_Work request 1_
Decide whether each statement below agrees with the therapy dog story, and answer yes or no, quoting the words from the story that decide it: (a) Sydney's handler and Ryan's therapist were always present to supervise Ryan's sessions with Sydney; (b) before Ryan, other people had gotten Sydney to spin in a circle; (c) after Ryan returned home, his parents let him choose a puppy.
_Work request 2_
Reproduce the passage of the therapy dog story between "Who could have" and "Ryan’s treatment goals.", inclusive, keeping its wording unchanged.

Who could have predicted that after months of chronic depression, a boy named Ryan* would attribute the spark he needed to launch his recovery journey to a four-legged canine named Sydney.
Sydney was a certified therapy dog that had been coming to Rogers Behavioral Health’s Oconomowoc campus as a part of the canine comfort program. On this day, though, Ryan’s therapist asked if Sydney could participate in a more focused activity meant to encourage a specific behavior that would support Ryan’s treatment goals.
During initial sessions, Ryan was encouraged to give Sydney commands as a part a game (sit, stay, leave it, and heel). Sydney’s handler, Chris, along with Ryan’s therapist were always present to supervise the interactions. After a few sessions, Chris explained how dogs show their emotions in different ways, just like humans. She was able to help Ryan identify subtle cues that Sydney was giving him and help him understand what they meant. Together with his therapist, Ryan learned that by changing his own behavior according to what Sydney needed, he was better able to get the desired response from her.
This connection helped Ryan understand how his emotions and behavior can change a situation and elicit a different response. Ryan quickly learned to give Sydney commands and take control of her with kindness and gentleness, rather than by acting out or yelling.
As Chris reflects, “Ryan was able to get Sydney to spin in a circle. Nobody was able to do that before! Ryan seemed very proud of his ability to connect with Sydney, and her happiness to be with him was his payback.”
The idea of individual focused interactions is a part of a larger effort at Rogers called the Canine Assisted Intervention program.
At the time this story took place, Rogers had just hired a staff member to help develop the program, and we were eagerly awaiting a trained facility dog whose sole purpose would be to concentrate on these one-on-one activities. Although the program was not yet fully up and running, we are thankful for Sydney’s exceptional demeanor and the opportunity to pilot specific interventions that would help build the program.
“I saw Ryan grow tremendously during his time at Rogers,” said Ryan’s mom. “His treatment team was so attentive, and the therapy he received, like dialectical behavioral therapy (DBT) and cognitive behavioral therapy (CBT), helped him tremendously. I also know that his one-on-one time with Syndey gave him a sense of purpose that I had never seen before. By caring for Sydney, he learned how to care for himself.”
Sydney had such an impact on Ryan that when he returned home, his parents let him pick out a puppy. For weeks on end, Ryan worked with a specialist to teach Oakley* the skills to become a support animal. Along with basic commands, Oakley learned how to perform grounding activities, such as applying pressure on Ryan’s lap with his front paws and interrupting Ryan’s need to rub his hands together when he feels anxious. Oakley knows to stick his nose between Ryans hands to help bring him back to the present.
“It’s been over a year since Ryan left Rogers, and I’m happy to report that he’s doing great!,” reports Ryans mom, “He’s in school and excelling, thanks to the skills he learned at Rogers, a sense of purpose that motivates him every single day, and the presence of his support animal by his side.”
*Names changed for confidentiality. Story shared with permission.

_Input data_

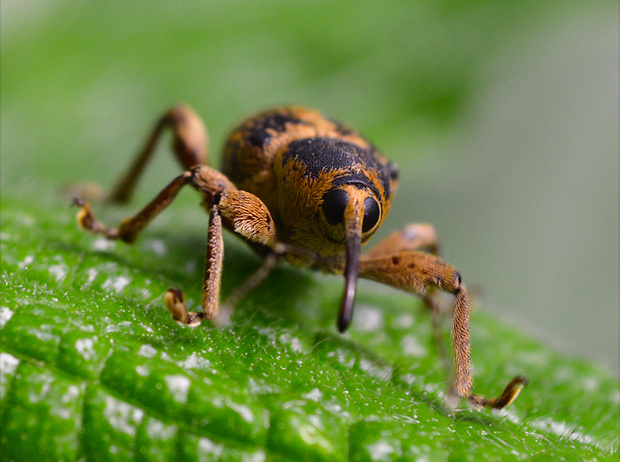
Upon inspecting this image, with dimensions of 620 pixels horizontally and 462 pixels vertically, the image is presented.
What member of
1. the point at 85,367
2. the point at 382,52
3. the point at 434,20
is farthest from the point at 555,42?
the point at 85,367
---
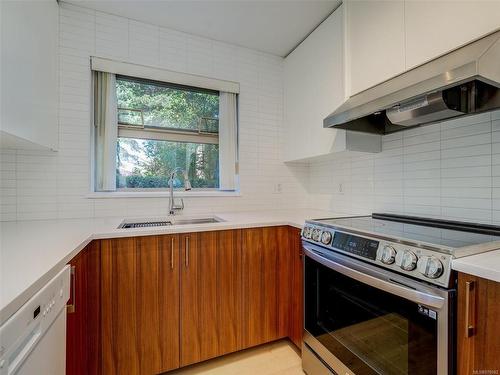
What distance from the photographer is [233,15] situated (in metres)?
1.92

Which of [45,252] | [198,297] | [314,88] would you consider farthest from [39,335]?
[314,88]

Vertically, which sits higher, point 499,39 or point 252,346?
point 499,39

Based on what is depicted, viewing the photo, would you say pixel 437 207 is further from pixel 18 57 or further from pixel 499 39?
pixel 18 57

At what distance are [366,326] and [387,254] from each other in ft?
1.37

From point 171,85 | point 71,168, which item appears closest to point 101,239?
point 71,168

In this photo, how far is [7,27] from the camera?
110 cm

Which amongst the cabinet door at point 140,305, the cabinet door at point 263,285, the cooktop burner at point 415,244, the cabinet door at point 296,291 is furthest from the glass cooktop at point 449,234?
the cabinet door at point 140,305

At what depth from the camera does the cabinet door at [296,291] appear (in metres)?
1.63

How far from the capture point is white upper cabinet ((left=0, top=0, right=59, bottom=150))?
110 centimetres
---
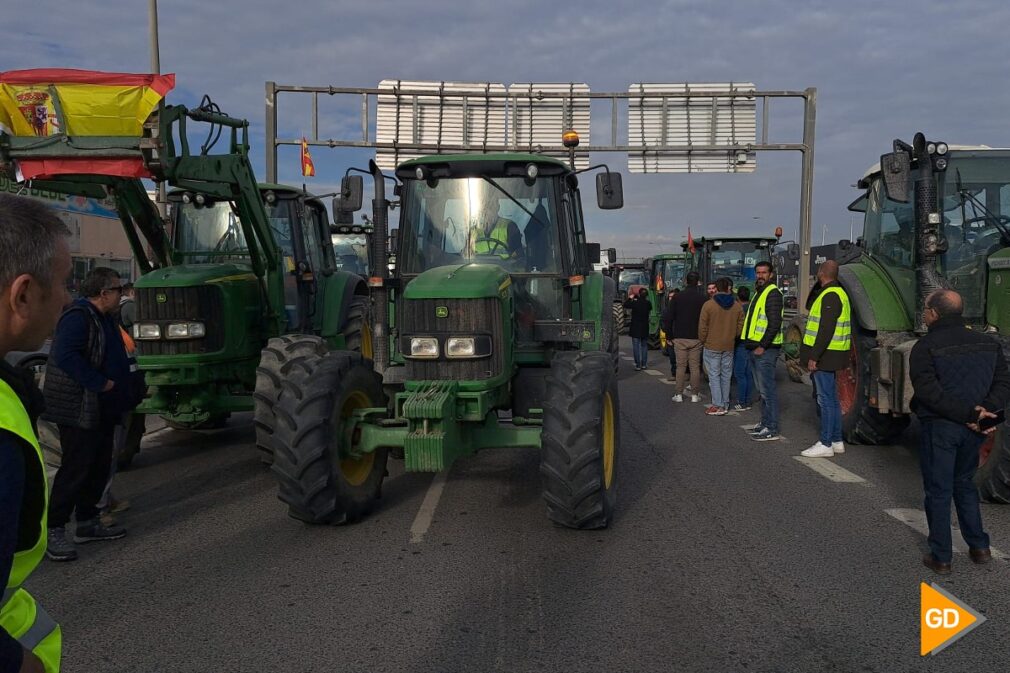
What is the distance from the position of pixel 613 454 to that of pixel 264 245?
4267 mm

_Exercise output 1_
(a) Yes: "Sydney’s handler, Chris, along with Ryan’s therapist were always present to supervise the interactions."
(b) No: "Nobody was able to do that before!"
(c) Yes: "when he returned home, his parents let him pick out a puppy."

_Exercise output 2_
Who could have predicted that after months of chronic depression, a boy named Ryan* would attribute the spark he needed to launch his recovery journey to a four-legged canine named Sydney.
Sydney was a certified therapy dog that had been coming to Rogers Behavioral Health’s Oconomowoc campus as a part of the canine comfort program. On this day, though, Ryan’s therapist asked if Sydney could participate in a more focused activity meant to encourage a specific behavior that would support Ryan’s treatment goals.